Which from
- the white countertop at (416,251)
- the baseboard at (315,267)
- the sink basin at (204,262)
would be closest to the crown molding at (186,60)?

************

The task
Reproduce the items above line for line, keeping every word, coordinate, and punctuation mark unchanged.

Solution for this problem
Which from
- the white countertop at (416,251)
- the baseboard at (315,267)
- the sink basin at (204,262)
would be closest to the crown molding at (186,60)?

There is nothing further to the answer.